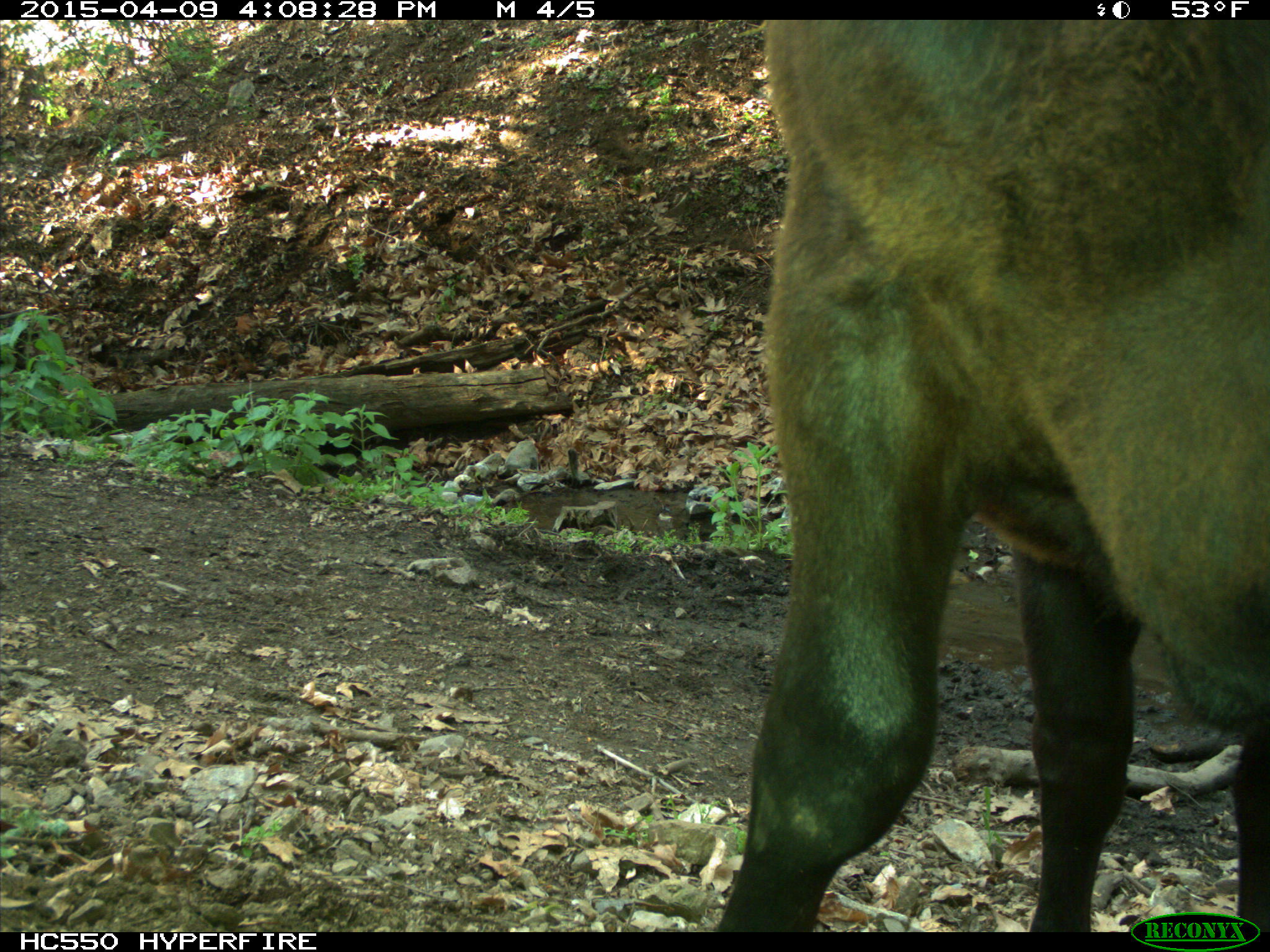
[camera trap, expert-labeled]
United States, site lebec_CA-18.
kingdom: Animalia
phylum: Chordata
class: Mammalia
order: Artiodactyla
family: Bovidae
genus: Bos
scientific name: Bos taurus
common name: domestic cow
Bos taurus (domestic cow).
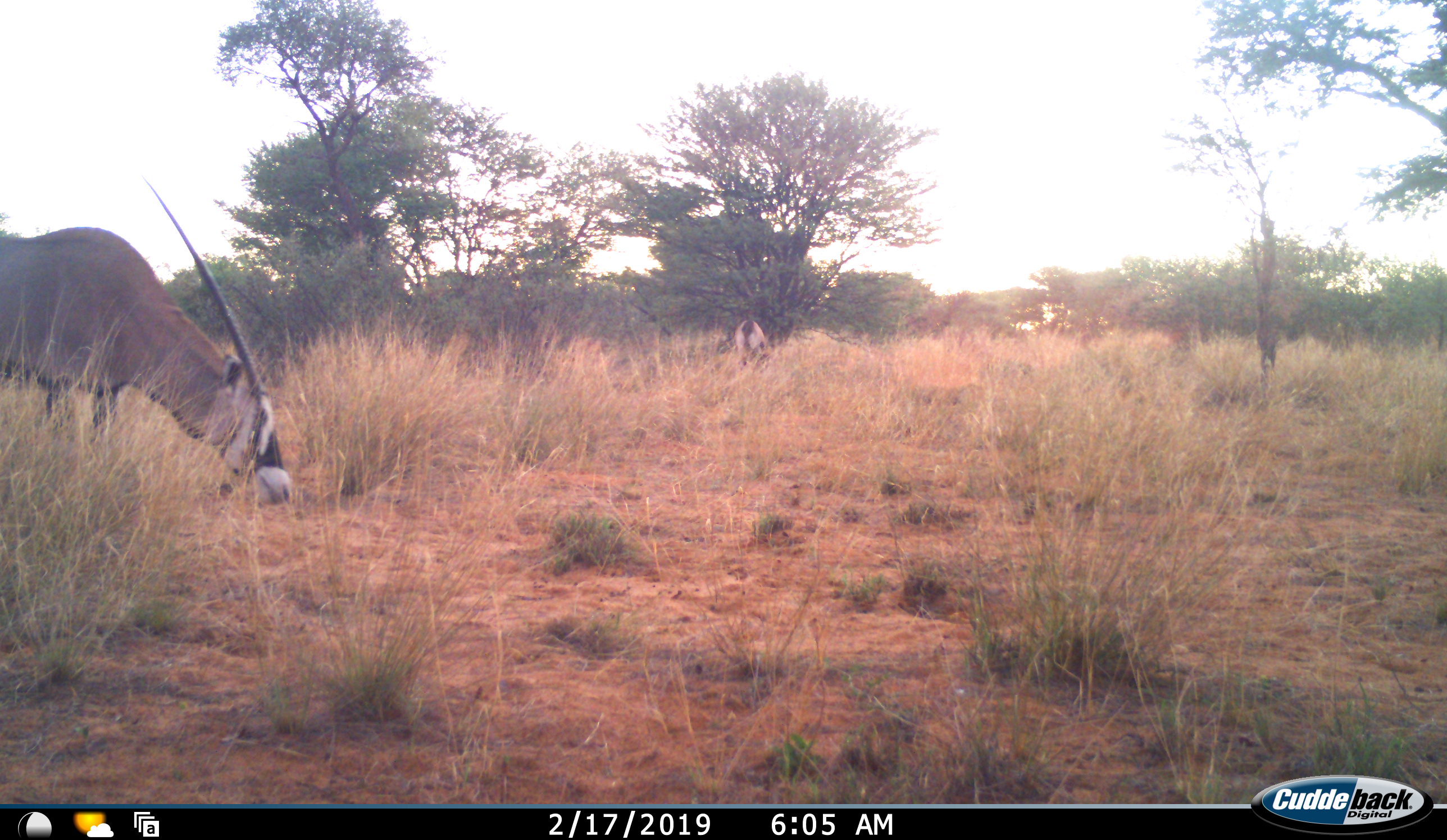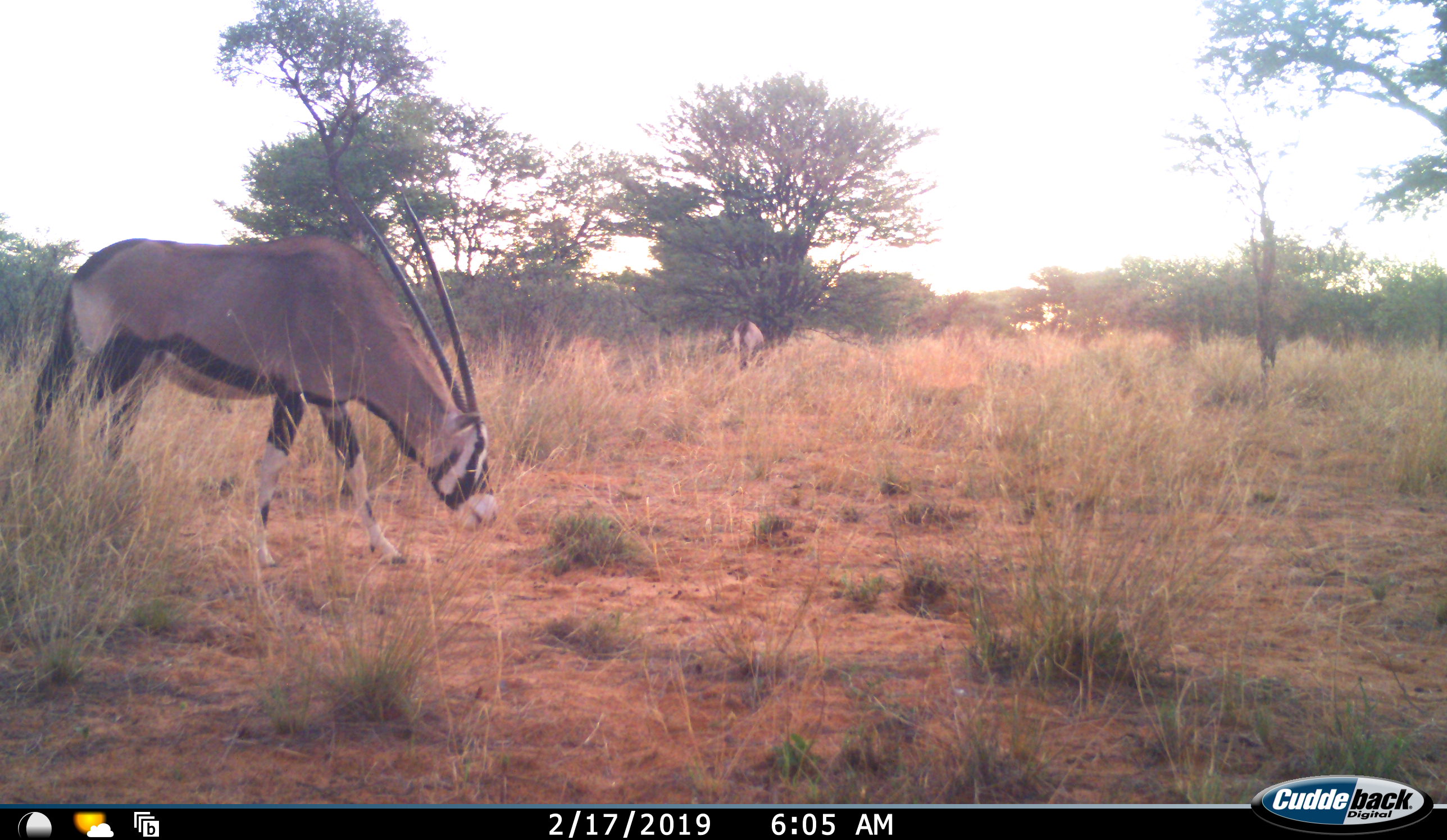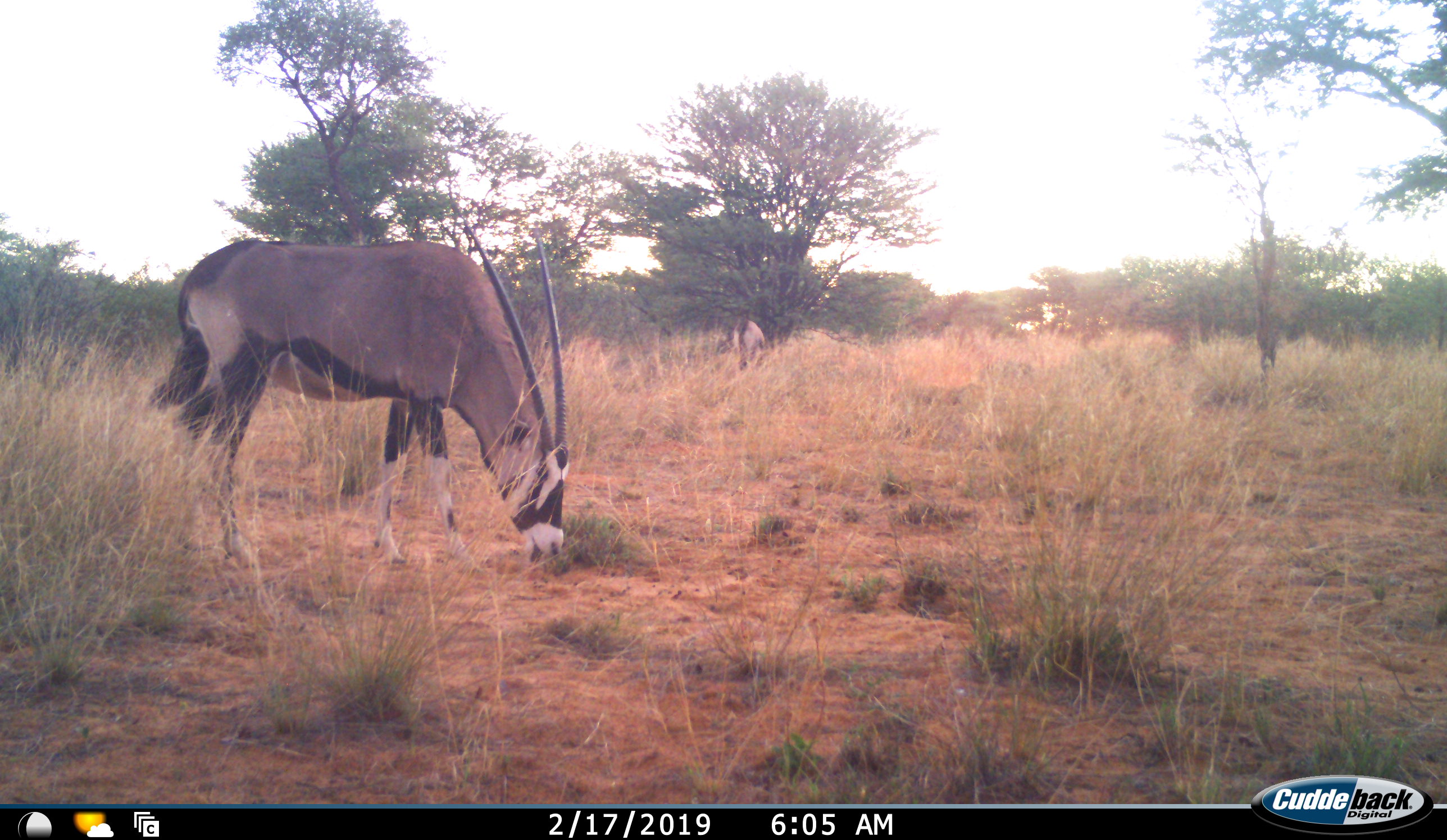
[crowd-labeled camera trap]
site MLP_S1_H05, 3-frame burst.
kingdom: Animalia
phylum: Chordata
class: Mammalia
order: Artiodactyla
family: Bovidae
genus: Oryx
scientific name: Oryx gazella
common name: gemsbok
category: oryx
Oryx (gemsbok) (Oryx gazella), count 2. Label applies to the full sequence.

- WHAT YOU NEED TO DO: In the copy, no picture may appear; the records themselves must be output exactly.

- EXERCISE OUTPUT:
[camera trap, expert-labeled]
United States, site lebec_CA-18.
kingdom: Animalia
phylum: Chordata
class: Mammalia
order: Artiodactyla
family: Bovidae
genus: Bos
scientific name: Bos taurus
common name: domestic cow
Bos taurus (domestic cow).
[crowd-labeled camera trap]
site MLP_S1_H05, 3-frame burst.
kingdom: Animalia
phylum: Chordata
class: Mammalia
order: Artiodactyla
family: Bovidae
genus: Oryx
scientific name: Oryx gazella
common name: gemsbok
category: oryx
Oryx (gemsbok) (Oryx gazella), count 2. Label applies to the full sequence.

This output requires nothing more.